• _PASSAGE SHOWN_:
<<<<

# Knifing liquid NPK; opinions



## Cen-Tex (Jan 13, 2015)

I'm looking to maxamize my coastal fertilizer dollars and I hope some of you might offer me some insite. My place is in Comanche county Tx and is some of the most wore out blow sand (thanks to peanuts & poor farming practices) in the state. I am spending too many dollars each summer and not getting enough tonnage to sustain the expense. I do soil samples once or twice a year and follow the reccomdations as much as my bank account will allow.

I read a lot on another website about side dressing this and that and it got me to thinking I could do the same thing in my grass. I bought a DMI anhydrous applicator at a auction last summer with the intentions of converting it to apply liquid. I am going to put a ground drive pump on it, but I'm a little unsure which model john blue to buy. How many GPA would I be applying? Are the rates the same as spraying broadcast? This rig has 11 shanks on 15" spacing.


----------



## endrow (Dec 15, 2011)

what type of a liquid NPK blend are you referring to


----------



## aawhite (Jan 16, 2012)

Would this create a streaking problem? Not sure that shanks at 15" will give you real good coverage. They are designed to feed a targeted root zone. Slide them closer and add more shanks?


----------



## Mike120 (May 4, 2009)

Our place where I grew up was outside of Devine, TX. I hate to argue with you about who has the worse blow sand or soil in the State. Thankfully, I've got a decent sandy loam now.

I looked at the same approach a number of years ago but I was going to put injection knives on my pasture renovator just to experiment with the approach. I couldn't find a cheap applicator at any of the auctions and buying the coulter mounted knife assemblies to build one was just too expensive. However, the more I read, the more I talked to people and the more I messed with the concept, I came to the conclusion that it wasn't worth the effort.....I still like the theory though 'cause I like to build things.

>>>>

• _Entries on spatial positioning_:
<<<<

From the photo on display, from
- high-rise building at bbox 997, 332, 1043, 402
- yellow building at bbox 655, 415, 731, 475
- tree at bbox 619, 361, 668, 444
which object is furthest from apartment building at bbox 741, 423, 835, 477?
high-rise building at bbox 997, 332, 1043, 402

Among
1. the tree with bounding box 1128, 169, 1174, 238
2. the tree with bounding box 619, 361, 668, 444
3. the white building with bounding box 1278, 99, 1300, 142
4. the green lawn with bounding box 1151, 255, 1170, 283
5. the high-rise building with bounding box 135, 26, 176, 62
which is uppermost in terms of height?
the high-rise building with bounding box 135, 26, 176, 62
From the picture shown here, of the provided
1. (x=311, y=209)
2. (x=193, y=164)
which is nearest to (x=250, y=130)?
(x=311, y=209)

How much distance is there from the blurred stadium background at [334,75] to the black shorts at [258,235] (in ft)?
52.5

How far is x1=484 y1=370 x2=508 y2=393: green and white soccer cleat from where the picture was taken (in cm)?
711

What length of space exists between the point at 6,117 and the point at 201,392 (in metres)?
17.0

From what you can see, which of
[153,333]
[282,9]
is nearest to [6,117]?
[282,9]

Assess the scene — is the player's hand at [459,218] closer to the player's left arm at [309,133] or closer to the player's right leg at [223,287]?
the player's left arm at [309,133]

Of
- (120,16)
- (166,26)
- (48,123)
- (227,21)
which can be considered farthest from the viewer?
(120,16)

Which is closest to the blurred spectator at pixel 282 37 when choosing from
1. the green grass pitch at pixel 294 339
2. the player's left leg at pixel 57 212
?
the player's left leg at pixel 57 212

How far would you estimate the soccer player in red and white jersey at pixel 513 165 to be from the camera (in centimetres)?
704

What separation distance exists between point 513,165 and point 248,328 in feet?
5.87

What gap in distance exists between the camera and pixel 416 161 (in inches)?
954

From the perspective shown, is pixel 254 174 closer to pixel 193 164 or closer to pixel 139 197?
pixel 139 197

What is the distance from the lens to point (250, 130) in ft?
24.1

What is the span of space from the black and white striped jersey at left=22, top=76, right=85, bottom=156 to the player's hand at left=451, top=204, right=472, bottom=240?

>>>>

• _GOALS_:
• A. Translate this sentence from the fertilizer thread into Spanish: "Thankfully, I've got a decent sandy loam now."
• B. Please repeat word for word everything in the entries from the line containing "How far is x1=484" down to the end of the entries.

• _ANSWER LIST_:
• A. Afortunadamente, ahora tengo un suelo franco arenoso decente.

• B.
How far is x1=484 y1=370 x2=508 y2=393: green and white soccer cleat from where the picture was taken (in cm)?
711

What length of space exists between the point at 6,117 and the point at 201,392 (in metres)?
17.0

From what you can see, which of
[153,333]
[282,9]
is nearest to [6,117]?
[282,9]

Assess the scene — is the player's hand at [459,218] closer to the player's left arm at [309,133] or closer to the player's right leg at [223,287]?
the player's left arm at [309,133]

Of
- (120,16)
- (166,26)
- (48,123)
- (227,21)
which can be considered farthest from the viewer?
(120,16)

Which is closest to the blurred spectator at pixel 282 37 when choosing from
1. the green grass pitch at pixel 294 339
2. the player's left leg at pixel 57 212
?
the player's left leg at pixel 57 212

How far would you estimate the soccer player in red and white jersey at pixel 513 165 to be from the camera (in centimetres)?
704

What separation distance exists between point 513,165 and point 248,328 in feet?
5.87

What gap in distance exists between the camera and pixel 416 161 (in inches)?
954

From the perspective shown, is pixel 254 174 closer to pixel 193 164 or closer to pixel 139 197?
pixel 139 197

What is the distance from the lens to point (250, 130) in ft?
24.1

What is the span of space from the black and white striped jersey at left=22, top=76, right=85, bottom=156 to the player's hand at left=451, top=204, right=472, bottom=240?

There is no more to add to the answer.